Yes, Goodhart's Law applies: when a measure becomes a target, it ceases to be a good measure. That's obvious and worth acknowledging. But the conversation has gone somewhere much sloppier than that. The logical leap being made is that the gaming behavior reported by the FT is somehow broadly reflective of the majority of token consumption — that most of the demand is people using AI for silly, non-consequential purposes rather than real, valuable work. That leap requires stacking three logical fallacies on top of each other. First, selection bias: tokenmaxxing fraud is a story precisely because it's the deviation. People using AI to create genuine value isn't a story right now. Second, hasty generalization: treating a visible extreme as the norm. Third, category error: using gaming behavior as evidence about the quality of the technology, when the only thing it's evidence of is the incentive structure. Meanwhile, the actual facts about AI remain unchanged — models have done nothing but improve, revenue is growing at a pace without precedent in business history, and demand for tokens radically outstrips supply.

The Affirmative Case
Incentivizing experimentation is R&D translated to the unit level.
Here's what the critics miss. The single biggest documented barrier to enterprise AI adoption from 2023 to 2025 was employees not feeling like they had time to learn it on top of their existing jobs. Incentive structures around experimentation may therefore be a practical necessity. Beyond that, the shift to agentic AI is a fundamentally bigger disruption than the ChatGPT moment.

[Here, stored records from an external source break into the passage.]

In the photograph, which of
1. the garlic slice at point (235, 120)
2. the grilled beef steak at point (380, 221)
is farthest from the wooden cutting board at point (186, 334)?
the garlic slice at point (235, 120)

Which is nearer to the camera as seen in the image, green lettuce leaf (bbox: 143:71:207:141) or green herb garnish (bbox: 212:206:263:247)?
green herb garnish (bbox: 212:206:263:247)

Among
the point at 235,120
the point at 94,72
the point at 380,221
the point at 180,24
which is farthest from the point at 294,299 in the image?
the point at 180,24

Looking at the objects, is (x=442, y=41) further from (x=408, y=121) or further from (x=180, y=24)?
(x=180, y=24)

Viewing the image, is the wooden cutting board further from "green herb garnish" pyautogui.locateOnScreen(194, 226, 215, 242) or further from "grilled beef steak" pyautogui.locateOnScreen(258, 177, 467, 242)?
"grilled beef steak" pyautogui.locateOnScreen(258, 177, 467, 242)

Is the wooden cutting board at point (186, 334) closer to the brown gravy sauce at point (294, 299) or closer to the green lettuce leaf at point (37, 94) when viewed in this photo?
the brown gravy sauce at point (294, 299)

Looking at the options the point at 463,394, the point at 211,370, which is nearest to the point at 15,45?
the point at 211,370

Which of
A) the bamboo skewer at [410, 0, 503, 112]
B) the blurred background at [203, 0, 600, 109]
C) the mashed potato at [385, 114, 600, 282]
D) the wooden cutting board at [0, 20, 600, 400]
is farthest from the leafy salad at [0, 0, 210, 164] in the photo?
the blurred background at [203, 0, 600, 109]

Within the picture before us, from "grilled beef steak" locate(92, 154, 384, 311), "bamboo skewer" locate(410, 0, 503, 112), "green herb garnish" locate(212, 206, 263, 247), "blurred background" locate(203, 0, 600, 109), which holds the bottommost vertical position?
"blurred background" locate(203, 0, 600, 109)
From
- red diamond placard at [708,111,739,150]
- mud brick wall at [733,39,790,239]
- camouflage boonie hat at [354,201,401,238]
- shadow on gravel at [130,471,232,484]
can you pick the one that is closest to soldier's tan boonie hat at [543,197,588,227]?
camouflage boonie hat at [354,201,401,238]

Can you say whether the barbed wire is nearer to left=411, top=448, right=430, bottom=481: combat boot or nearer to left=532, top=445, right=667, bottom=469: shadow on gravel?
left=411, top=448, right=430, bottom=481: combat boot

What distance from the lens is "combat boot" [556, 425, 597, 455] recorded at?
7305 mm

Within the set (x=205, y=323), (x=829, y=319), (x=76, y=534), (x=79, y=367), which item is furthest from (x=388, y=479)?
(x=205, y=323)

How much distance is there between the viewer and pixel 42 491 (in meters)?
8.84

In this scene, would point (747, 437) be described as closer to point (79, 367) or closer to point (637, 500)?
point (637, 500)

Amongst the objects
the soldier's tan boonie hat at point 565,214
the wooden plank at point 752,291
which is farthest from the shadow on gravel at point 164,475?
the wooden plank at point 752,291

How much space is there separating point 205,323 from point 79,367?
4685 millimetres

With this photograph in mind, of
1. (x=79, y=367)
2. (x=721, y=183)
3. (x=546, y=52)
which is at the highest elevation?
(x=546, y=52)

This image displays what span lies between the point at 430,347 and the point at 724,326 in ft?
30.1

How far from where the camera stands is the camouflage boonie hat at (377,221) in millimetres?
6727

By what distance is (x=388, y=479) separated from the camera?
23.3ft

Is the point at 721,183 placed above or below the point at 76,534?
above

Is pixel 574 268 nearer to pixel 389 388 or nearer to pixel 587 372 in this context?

Managing agents is a new knowledge work primitive — not just a new skill, a new primitive — and right now there are no experts, only people who have experimented more than you have. The critics' framework assumes that unless token consumption produces specific, discernible financial value immediately, it's waste. But that leaves zero room for the kind of experimentation that is, right now, the only path to figuring out how to remake your business for this era. To make it personal: a billion tokens used last month, almost none of which led to direct financial gain. Are you really going to argue those were wasted? As for the fakers — companies aren't stupid. Jim from accounting going from zero to a billion tokens in a month isn't going to get a trophy. He's going to get asked to show what he built. This is highly traceable activity. The two dreary, cynical views stacked on top of each other — that non-financially-immediate token use is worthless, and that companies are too inept to spot gaming — deserve to be called out as such. Yes, there are more sophisticated ways to incentivize experimentation; Salesforce's "agentic work units" metric is an example. But the bottom line: companies that incentivize token experimentation, even with some fraud and waste along the way, are going to be light years ahead of the ones that sit it out. Do not be afraid of burning tokens on valuable mistakes.